LISTA DE TAREFAS:
A: De acordo com o texto sobre o salário mínimo, que proporção das pessoas que trabalham em Portugal é pobre?
B: Transcreva do texto sobre o salário mínimo o trecho que vai de "Como os anos" até "outras. E bem.".
C: Indique se cada afirmação concorda com o texto sobre o salário mínimo, respondendo sim ou não e citando as palavras do texto que o decidem. (i) Nos custos operacionais da maioria das empresas, os custos de contexto pesam mais do que os custos laborais. (ii) Na Alemanha foi proposto reduzir de 24 para 12 meses a duração dos subsídios à suspensão temporária dos contratos de trabalho. (iii) O texto aponta os custos laborais como o principal problema das empresas.

Começou no Conselho Económico e Social (CES) continental a discussão sobre o salário mínimo e as pretensões de o elevar. Independentemente da cristalizada representação social deste CES ter sido decalcada dos vencedores do 11 de Março de 1975 e estar, por isso, muito aquém de representarem, na sua totalidade, patrões e trabalhadores, algumas notas são devidas.
Percebemos as preocupações dos líderes empresariais com a competitividade, afinal o Alfa e o Ómega para a prosperidade de qualquer economia. Mas sabemos, igualmente, que os custos de contexto (energia, transportes, rendas, impostos) pesam muito mais nos custos operacionais da maioria das empresas que os custos laborais. Um dos problemas das últimas décadas no mundo ocidental, mas com especial acuidade em Portugal, tem sido o declínio relativo das remunerações do trabalho no rendimento nacional. Juros, dividendos, direitos e rendas têm levado a melhor, em detrimento das pessoas.
Entraves à contratação colectiva, abrir caminho à desregulação laboral, tornar mais baratos os despedimentos, onerar o recurso aos tribunais em disputas laborais, atacar o valor da sindicalização, congelar os salários mínimos, têm sido as armas de destruição massiva de um modelo de repartição do rendimento nacional que se quer mais equilibrado. Apesar da recessão que se avizinha, existem todos os fundamentos para um aumento do salário mínimo (e este tende a arrastar o salário médio, pormenor não despiciendo) e do valor das horas extraordinárias. Os principais problemas para as empresas são a falta de procura, primeiro, e os custos de contexto, depois. Não os custos laborais.
O desafio dos Governos (nacional e regionais), e das autarquias, será o de restaurar a confiança dos consumidores e famílias, assegurando que o consumo privado e actividade económica prosseguem em condições de segurança sanitária. Por isso, e sabendo que as famílias de mais baixo rendimento são as que têm maior propensão ao consumo, o aumento do salário mínimo parece ser uma política inteligente de colocar mais dinheiro nos bolsos das famílias que o gastarão em alimentação, transportes, roupas e cultura.
Como os anos de 2017 a 2019 ilustram, o aumento dos rendimentos do trabalho aumentou a procura agregada, e isso foi benéfico para as empresas. Lembre-se que por toda a Europa os governos nacionais adoptaram medidas de apoio às empresas, mormente moratórias de empréstimos e rendas, subsídios à suspensão temporária dos contratos de trabalho (na Alemanha foi agora proposto estender a duração de 12 para 24 meses), diferimento do pagamento dos impostos, entre outras. E bem.
Contudo, nenhuma destas medidas provoca, per si só, um aumento da procura dos bens e serviços produzidos pelas empresas como aquilo que acontecerá pelo acréscimo do salário mínimo e das horas extraordinárias. Este é um caso virtuoso, em que beneficiar os trabalhadores beneficiará a maioria das empresas nacionais. Além de que a subida do salário mínimo também potencia mais oferta de trabalho por parte de trabalhadores um pouco mais qualificados.
Adicionalmente, importa relembrar que em todo o mundo uma larga percentagem das funções essenciais (cuidados de saúde, abastecimento alimentar e combustíveis, cuidados a idosos, serviços financeiros, ensino) ao funcionamento de uma economia, em contexto de pandemia, são prestados por trabalhadores que auferem o salário mínimo. Com um peso desproporcionado, em Portugal, de trabalhadores jovens, mulheres e imigrantes. Cerca de 20 por cento daqueles que trabalham, em Portugal, são pobres. São estes uma boa parte dos heróis dos tempos da pandemia, classificados como trabalhadores essenciais. Soubemos elogiar o seu desempenho e profissionalismo. Saibamos transformar esse apreço que lhes devotamos em algo palpável para as suas vidas!

DADOS FORNECIDOS:
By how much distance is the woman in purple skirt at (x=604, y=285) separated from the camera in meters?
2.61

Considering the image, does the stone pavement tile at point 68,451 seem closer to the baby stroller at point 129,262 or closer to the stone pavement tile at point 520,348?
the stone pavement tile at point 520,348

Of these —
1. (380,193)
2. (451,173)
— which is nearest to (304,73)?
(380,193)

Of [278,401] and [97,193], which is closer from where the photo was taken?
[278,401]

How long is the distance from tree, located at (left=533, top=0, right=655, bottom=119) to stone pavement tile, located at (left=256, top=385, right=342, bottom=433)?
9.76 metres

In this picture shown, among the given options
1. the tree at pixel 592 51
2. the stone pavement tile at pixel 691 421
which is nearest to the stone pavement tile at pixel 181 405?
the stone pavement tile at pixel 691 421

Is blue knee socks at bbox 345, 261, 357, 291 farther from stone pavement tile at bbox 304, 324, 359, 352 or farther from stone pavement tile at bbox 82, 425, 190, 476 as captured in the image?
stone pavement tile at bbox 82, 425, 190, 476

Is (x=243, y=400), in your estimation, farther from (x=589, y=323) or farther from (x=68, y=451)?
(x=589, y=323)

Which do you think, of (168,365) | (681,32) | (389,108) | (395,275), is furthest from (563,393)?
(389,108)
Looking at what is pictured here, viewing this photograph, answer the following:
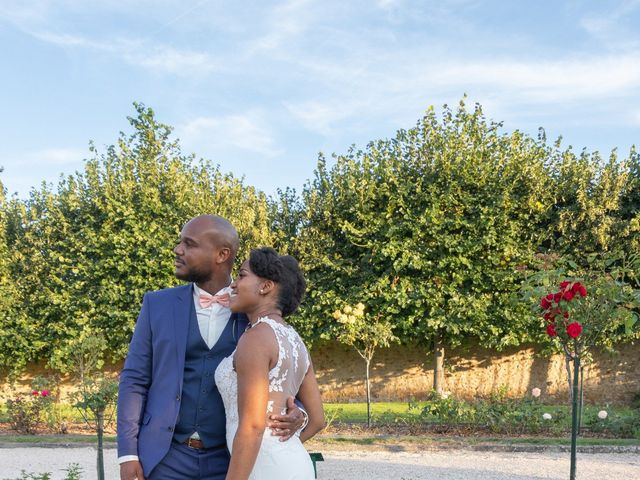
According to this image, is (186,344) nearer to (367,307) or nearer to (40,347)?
(367,307)

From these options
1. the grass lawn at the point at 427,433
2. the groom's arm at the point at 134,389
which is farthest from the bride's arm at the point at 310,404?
the grass lawn at the point at 427,433

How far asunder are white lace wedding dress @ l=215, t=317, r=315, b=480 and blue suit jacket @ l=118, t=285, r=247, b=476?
0.20m

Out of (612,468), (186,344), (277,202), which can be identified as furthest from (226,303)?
(277,202)

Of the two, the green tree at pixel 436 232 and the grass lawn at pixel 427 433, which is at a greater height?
the green tree at pixel 436 232

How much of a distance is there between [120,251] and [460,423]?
969cm

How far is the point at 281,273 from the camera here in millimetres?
2797

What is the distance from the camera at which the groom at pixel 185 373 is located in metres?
2.78

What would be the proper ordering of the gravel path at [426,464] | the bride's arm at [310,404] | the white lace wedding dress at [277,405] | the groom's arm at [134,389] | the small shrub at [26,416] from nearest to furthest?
1. the white lace wedding dress at [277,405]
2. the groom's arm at [134,389]
3. the bride's arm at [310,404]
4. the gravel path at [426,464]
5. the small shrub at [26,416]

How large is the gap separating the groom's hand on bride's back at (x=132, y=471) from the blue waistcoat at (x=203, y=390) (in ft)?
0.58

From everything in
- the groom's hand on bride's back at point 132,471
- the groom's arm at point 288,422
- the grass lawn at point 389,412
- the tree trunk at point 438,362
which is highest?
the groom's arm at point 288,422

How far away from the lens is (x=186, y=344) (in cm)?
290

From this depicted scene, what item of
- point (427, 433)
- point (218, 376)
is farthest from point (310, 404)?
point (427, 433)

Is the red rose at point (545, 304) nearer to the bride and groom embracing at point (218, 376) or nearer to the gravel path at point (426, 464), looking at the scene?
the gravel path at point (426, 464)

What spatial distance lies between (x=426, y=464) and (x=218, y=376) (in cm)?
677
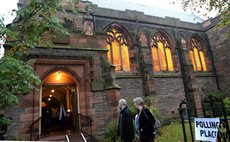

RESPOSTAS POR ITEM:
A: Cerca de 20 por cento.

B:
Como os anos de 2017 a 2019 ilustram, o aumento dos rendimentos do trabalho aumentou a procura agregada, e isso foi benéfico para as empresas. Lembre-se que por toda a Europa os governos nacionais adoptaram medidas de apoio às empresas, mormente moratórias de empréstimos e rendas, subsídios à suspensão temporária dos contratos de trabalho (na Alemanha foi agora proposto estender a duração de 12 para 24 meses), diferimento do pagamento dos impostos, entre outras. E bem.

C:
(i) Sim: "os custos de contexto (energia, transportes, rendas, impostos) pesam muito mais nos custos operacionais da maioria das empresas que os custos laborais".
(ii) Não: "na Alemanha foi agora proposto estender a duração de 12 para 24 meses".
(iii) Não: "Os principais problemas para as empresas são a falta de procura, primeiro, e os custos de contexto, depois. Não os custos laborais."